PROVIDED ENTRIES →
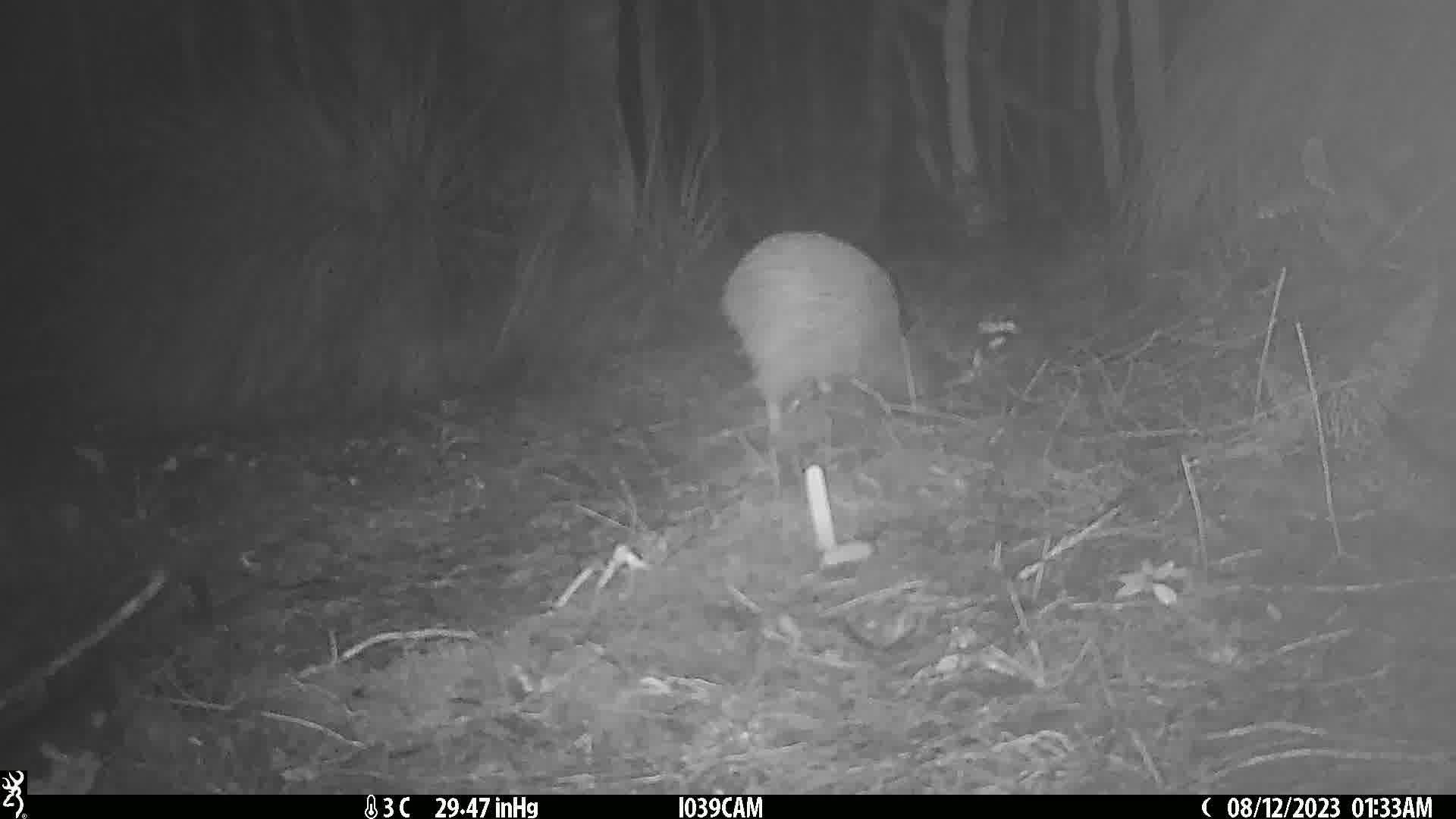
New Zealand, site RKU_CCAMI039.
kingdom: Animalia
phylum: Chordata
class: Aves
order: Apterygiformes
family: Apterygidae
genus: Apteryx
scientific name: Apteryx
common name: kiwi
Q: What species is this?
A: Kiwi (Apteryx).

* * *

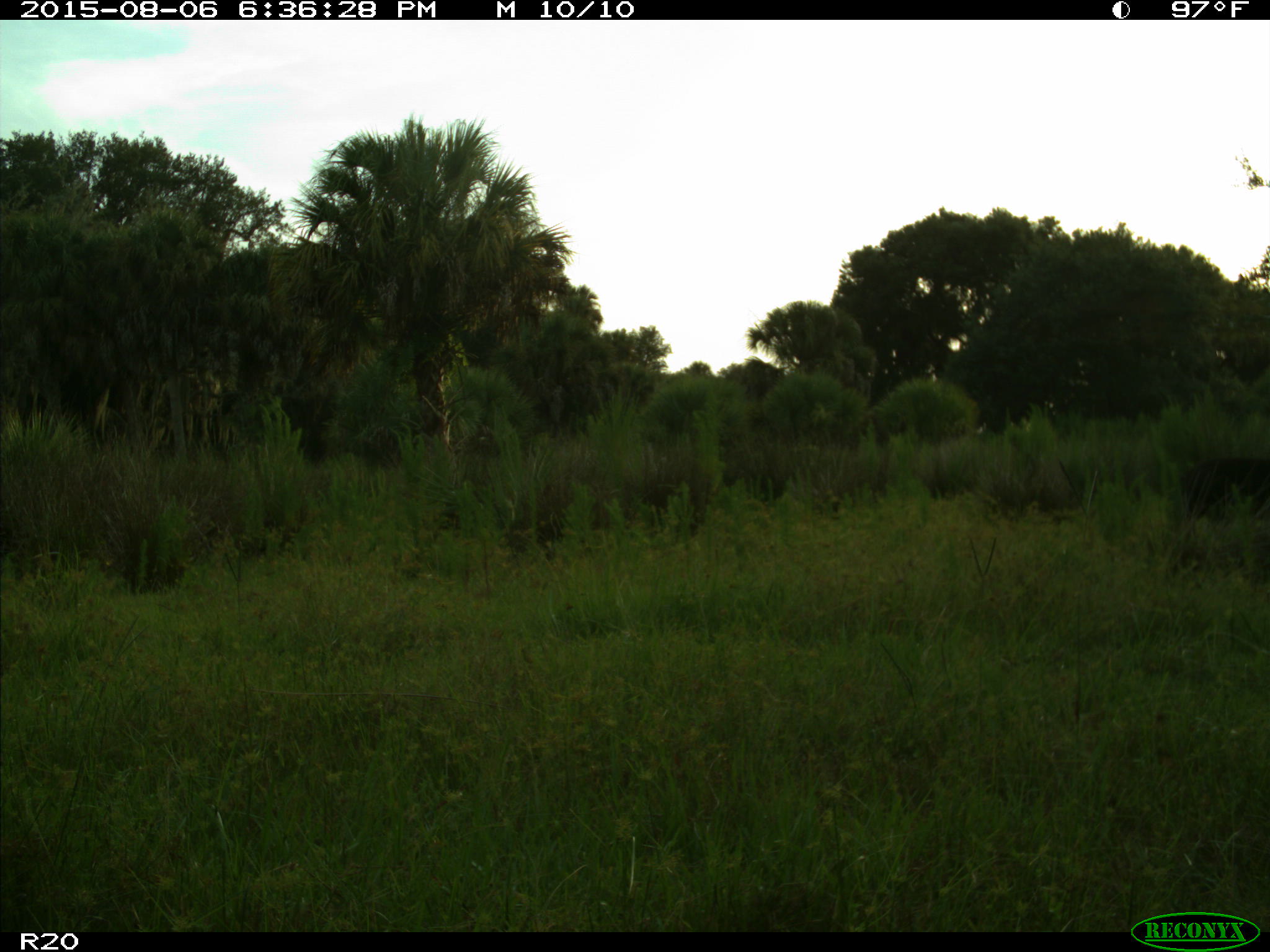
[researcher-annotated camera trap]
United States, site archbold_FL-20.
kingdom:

TRY IT → Of the lines above, retype only those from the line containing "class: Aves" through the line containing "A: Kiwi (Apteryx).", including both, exactly.

TASK RESULT →
class: Aves
order: Apterygiformes
family: Apterygidae
genus: Apteryx
scientific name: Apteryx
common name: kiwi
Q: What species is this?
A: Kiwi (Apteryx).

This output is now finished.